■ **TEXTE SOURCE**
━━━━━━━━
Procès assassinat Thomas Sankara : la défense obtient le renvoi et l’interdiction d’enregistrer les débats
Après une longue procédure aux multiples rebondissements, le procès de l’assassinat de l’ex-président burkinabè, Thomas Sankara et 12 de ses compagnons a été ouvert ce lundi 11 octobre 2021 à la Salle des banquets de Ouaga 2000. Tractations autour de la constitution de la chambre du tribunal, ordonnance statuant sur le sort des accusés absents, débats sur l’opportunité ou non d’autoriser l’enregistrement et la diffusion audiovisuelle du procès ont été les principaux actes de cette première journée d’audience. A la demande des avocats de la défense, l’audience a été suspendue jusqu’au 25 octobre courant afin de leur permettre de mieux s’imprégner d’un dossier de près de 20 000 pages.
Enfin le jour-J marquant le début du procès de l’assassinat de Thomas Sankara et douze de ses compagnons. Ces derniers, faut-il le rappeler d’emblée, ont trouvé la mort dans l’après-midi du 15 octobre 1987 au Conseil de l’entente de Ouagadougou. Que s’est-il réellement passé ce jour-là ? Mystère et boule de gomme.
L’audience est délocalisée à la Salle des banquets de Ouaga 2000 où se sont rendus plusieurs dizaines de personnes dès les premières heures de la matinée. L’édifice est quadrillé par un dispositif sécuritaire inhabituel. De part et d’autres, des pandores armés veillent au grain. On n’accède à l’intérieur qu’après avoir montré pâte blanche.
Pour la circonstance, comme il fallait s’y attendre, la Salle des banquets a pris la configuration d’un tribunal : le ministère public d’une part, les greffiers de l’autre, tandis que les juges sont au milieu, face aux avocats des deux parties et à l’assistance.
Les accusés pas au grand complet
8h30. Tout semble bien se dessiner. Au compte-goutte, la salle se bonde d’un public hétérogène qui laisse reconnaitre derrière les masques des personnalités civiles et militaires, des ayants droits de victimes, etc. Dans le carré qui leur est dédié, les accusés ont déjà pris place. Ils sont au nombre de 12 sur 14 attendus devant la Chambre de première instance du tribunal militaire. Les uns moins connus que les autres, ils s’attirent mille et un regards.
9h10. L’huissier annonce la Chambre. Celle-ci s’installe, son président, Urbain Méda déclare l’ouverture de l’audience. Aux greffiers, il est demandé de donner lecture de l’ordonnance de délocalisation de l’audience. S’en est suivi la vérification de la présence des accusés dont le Colonel-Major Mori Aldiouma Jean Pierre Palm ; le médecin militaire à la retraite, Alidou Jean Christophe Diébré ; le capitaine Blaise Compaoré dit Jubal et Adjudant Tousma Hyacinthe Kafando ; pour ne citer que les plus emblématiques.
━━━━━━━━
■ **CONSIGNE**
Recopiez le passage de l'article sur le procès Sankara, en commençant à « Pour la circonstance, comme » et en terminant à « et un regards. ». Vous n'aurez pas besoin des données qui suivent.
━━━━━━━━
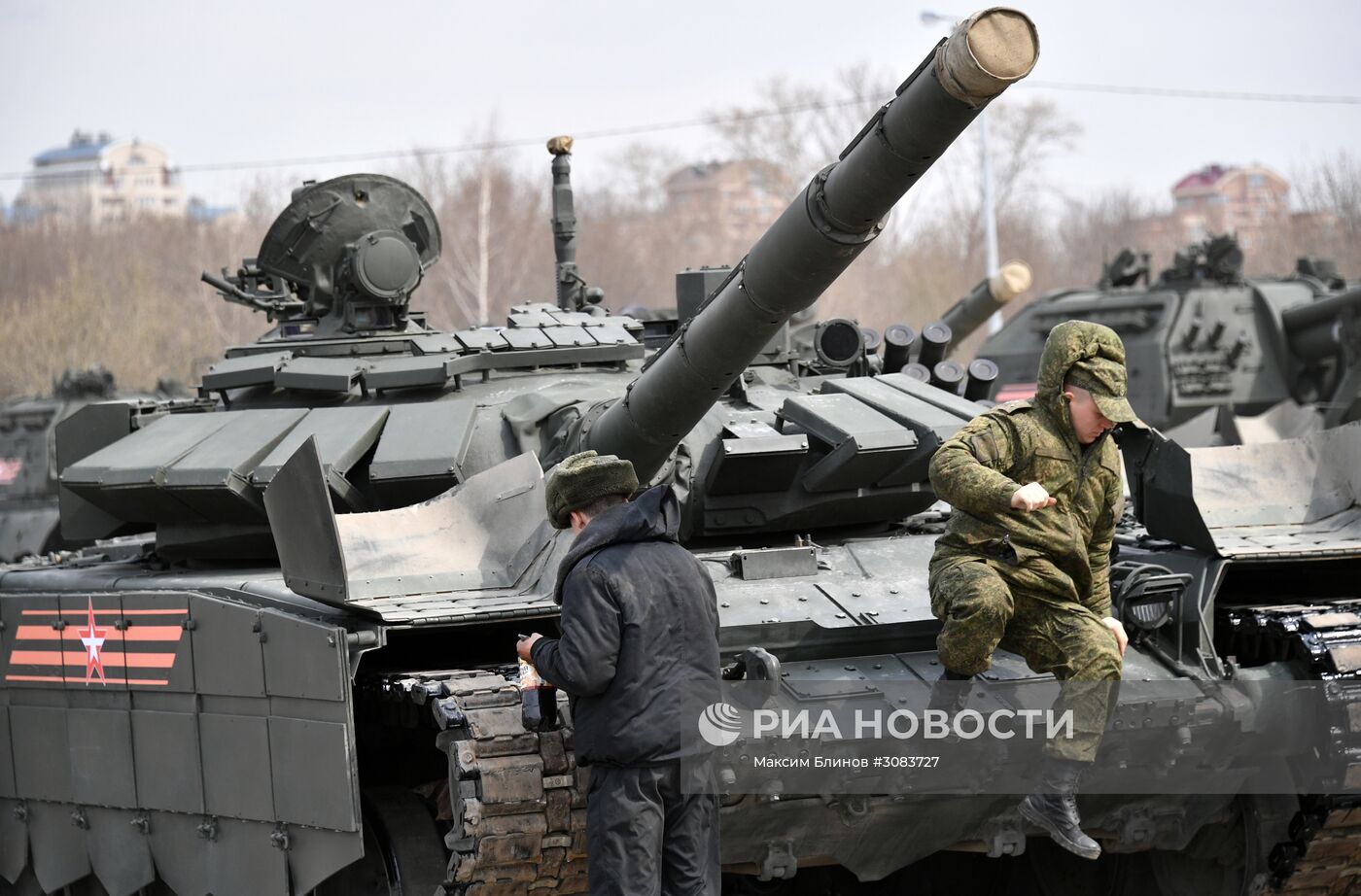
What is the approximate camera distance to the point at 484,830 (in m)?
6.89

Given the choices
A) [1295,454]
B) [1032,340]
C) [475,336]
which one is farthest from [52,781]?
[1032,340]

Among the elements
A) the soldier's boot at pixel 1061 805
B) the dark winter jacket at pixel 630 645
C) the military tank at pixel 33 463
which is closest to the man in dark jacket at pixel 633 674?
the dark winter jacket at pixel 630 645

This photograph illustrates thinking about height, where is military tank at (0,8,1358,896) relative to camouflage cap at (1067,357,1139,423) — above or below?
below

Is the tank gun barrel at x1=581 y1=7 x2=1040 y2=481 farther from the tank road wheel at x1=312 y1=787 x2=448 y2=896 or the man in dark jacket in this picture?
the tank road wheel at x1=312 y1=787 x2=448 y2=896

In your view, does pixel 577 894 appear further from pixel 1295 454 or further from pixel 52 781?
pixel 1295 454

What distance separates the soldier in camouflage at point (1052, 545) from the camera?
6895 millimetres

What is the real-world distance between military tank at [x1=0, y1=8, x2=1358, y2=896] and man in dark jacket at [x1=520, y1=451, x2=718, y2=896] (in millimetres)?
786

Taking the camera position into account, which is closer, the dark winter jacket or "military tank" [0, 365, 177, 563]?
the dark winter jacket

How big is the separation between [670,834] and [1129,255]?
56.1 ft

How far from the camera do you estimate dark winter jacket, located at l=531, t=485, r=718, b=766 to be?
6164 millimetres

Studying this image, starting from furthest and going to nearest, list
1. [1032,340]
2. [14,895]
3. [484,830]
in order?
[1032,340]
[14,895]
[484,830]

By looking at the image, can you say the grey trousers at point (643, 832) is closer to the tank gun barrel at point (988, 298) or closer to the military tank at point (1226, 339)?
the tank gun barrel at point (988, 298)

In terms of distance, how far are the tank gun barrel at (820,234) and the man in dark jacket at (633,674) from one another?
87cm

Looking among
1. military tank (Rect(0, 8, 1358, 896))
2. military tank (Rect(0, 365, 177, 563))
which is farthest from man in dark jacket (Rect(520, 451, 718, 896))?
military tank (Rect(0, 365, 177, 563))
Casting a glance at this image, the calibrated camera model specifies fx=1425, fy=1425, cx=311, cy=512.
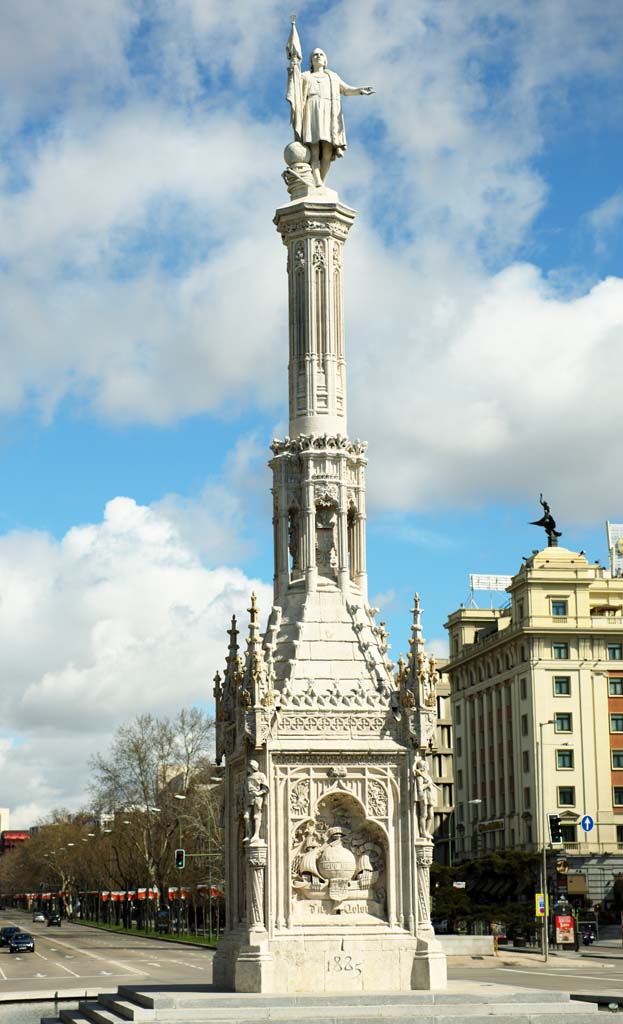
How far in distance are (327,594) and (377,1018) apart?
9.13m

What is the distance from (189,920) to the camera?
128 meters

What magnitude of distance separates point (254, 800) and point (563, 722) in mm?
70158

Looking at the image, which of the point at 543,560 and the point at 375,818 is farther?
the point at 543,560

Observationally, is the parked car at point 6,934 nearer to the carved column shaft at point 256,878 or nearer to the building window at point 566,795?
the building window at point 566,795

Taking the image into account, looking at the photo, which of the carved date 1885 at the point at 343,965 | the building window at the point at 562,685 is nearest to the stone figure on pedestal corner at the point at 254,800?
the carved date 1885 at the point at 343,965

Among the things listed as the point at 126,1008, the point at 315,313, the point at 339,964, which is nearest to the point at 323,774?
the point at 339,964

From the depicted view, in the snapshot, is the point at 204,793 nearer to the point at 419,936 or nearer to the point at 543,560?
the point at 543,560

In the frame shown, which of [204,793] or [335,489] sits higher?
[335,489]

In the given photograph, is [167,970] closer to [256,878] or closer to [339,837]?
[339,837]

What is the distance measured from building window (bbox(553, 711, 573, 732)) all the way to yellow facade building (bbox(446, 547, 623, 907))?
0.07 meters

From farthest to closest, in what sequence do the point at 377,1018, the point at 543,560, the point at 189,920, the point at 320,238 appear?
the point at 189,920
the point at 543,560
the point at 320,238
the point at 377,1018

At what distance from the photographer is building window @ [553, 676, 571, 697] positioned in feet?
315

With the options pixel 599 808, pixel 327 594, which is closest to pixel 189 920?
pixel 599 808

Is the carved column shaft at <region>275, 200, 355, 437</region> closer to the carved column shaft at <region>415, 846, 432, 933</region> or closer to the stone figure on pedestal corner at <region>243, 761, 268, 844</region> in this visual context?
━━━━━━━━
■ **CORRIGÉ**
Pour la circonstance, comme il fallait s’y attendre, la Salle des banquets a pris la configuration d’un tribunal : le ministère public d’une part, les greffiers de l’autre, tandis que les juges sont au milieu, face aux avocats des deux parties et à l’assistance.
Les accusés pas au grand complet
8h30. Tout semble bien se dessiner. Au compte-goutte, la salle se bonde d’un public hétérogène qui laisse reconnaitre derrière les masques des personnalités civiles et militaires, des ayants droits de victimes, etc. Dans le carré qui leur est dédié, les accusés ont déjà pris place. Ils sont au nombre de 12 sur 14 attendus devant la Chambre de première instance du tribunal militaire. Les uns moins connus que les autres, ils s’attirent mille et un regards.